Murat "Onlar da bizimle gelecek tabi ki. Uzak kalabileceğimi sanmıyorum." Dedikten sonra Dilek'in elindeki bardağı önlerinde ki masanın üzerine bırakmasını izledi. Kız, o kadar sakin hareket ediyordu ki Murat bir tuhaflık olduğunu fark ederek "Canım iyi misin?" diye sordu. Nikah işlemleri için gerekli olan belgeleri vermişlerdi. Dilek, ne yapıp edip kanına girmiş bu işin aceleye getirilmemesini isteyerek Murat'ı makul bir tarih almaya zorlamış ve başarmıştı. Çocuklarla ilgilenmesi derken karga tulumba alelacele sanki bir suç işlemiş, üzerini örtmeye çalışıyormuş gibi evlenmek istemiyordu Dilek. Bunun düşüncesi bile midesini ağrıtıyordu. Dilek'in kolları boynuna dolanırken, kucağındaki yerini almasıyla derin bir nefes alarak iç geçirdi Murat. Elindeki bardağı zar zor masanın üzerine koyarken "Bizi yakacaktın az kalsın." Dedi.
Dilek "Yanmışız yanacağımız kadar." Dudaklarını uzatıp, adamın çenesinden öptükten sonra içini çekti. "Şu halime bak..." diye fısıldadı "Bu kapıdan içeri ne için girmiştim şimdi ne oldum?"
Murat, sırtını okşarken "Bence bir sorun yok. Böyle mükemmel bile olduk." Dedi. Dilek, onun ilk zamanlarda ki tavrını hatırlayınca dudaklarını büzdü. "Tam bir pisliktin" dedi.
"Sana güvenemiyordum, bunun için beni suçlama."
Dilek "Laflara bak, hiç de alttan almaz."
Murat "Sen daya döşe, ama ben sessiz kalayım? Yok öyle yağma."
Dilek, başını kaldırıp gözlerini kıstı. Omuzlarına bastırarak kucağına oturduğunda "Bir kaşık suda boğasım geliyordu, seni." Dedi "Her şeyi ben bilirim havalarında dolaşıyordun."

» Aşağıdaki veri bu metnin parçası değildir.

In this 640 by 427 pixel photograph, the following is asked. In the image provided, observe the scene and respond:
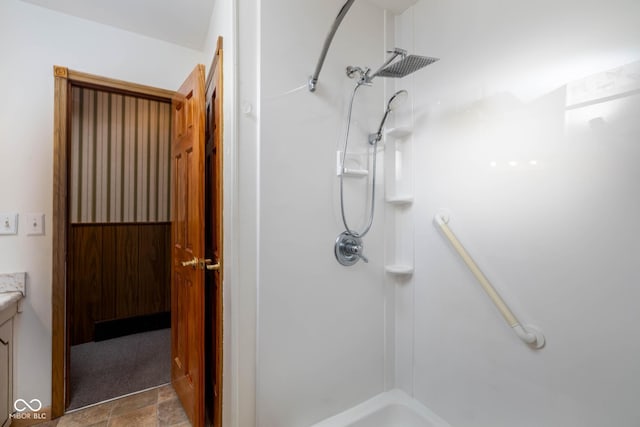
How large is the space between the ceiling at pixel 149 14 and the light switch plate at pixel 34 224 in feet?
4.45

Murat "Ama biliyordum. Benim sayemde pek çok şeyi öğrendin." Dediğinde göz kırpıp, gülümsedi. Dilek "Hadi be oradan! Neyi öğrenmişim senden?" diye sorduğunda bir anda neye uğradığını şaşırarak kendisini koltukta, Murat'ın altında yatarken buldu. "Buna hile derler!" diye kızdı. Gülmemeye çalışıyordu. Murat, kaşlarının arasından öpünce iç geçirirken, "Beni sevmeyi öğrendin." Demesiyle birlikte gözlerini açarak ona baktı. Yeniden kaşlarını çattı. "Sende ki bu egoyu yok etmem lazım." Dedi.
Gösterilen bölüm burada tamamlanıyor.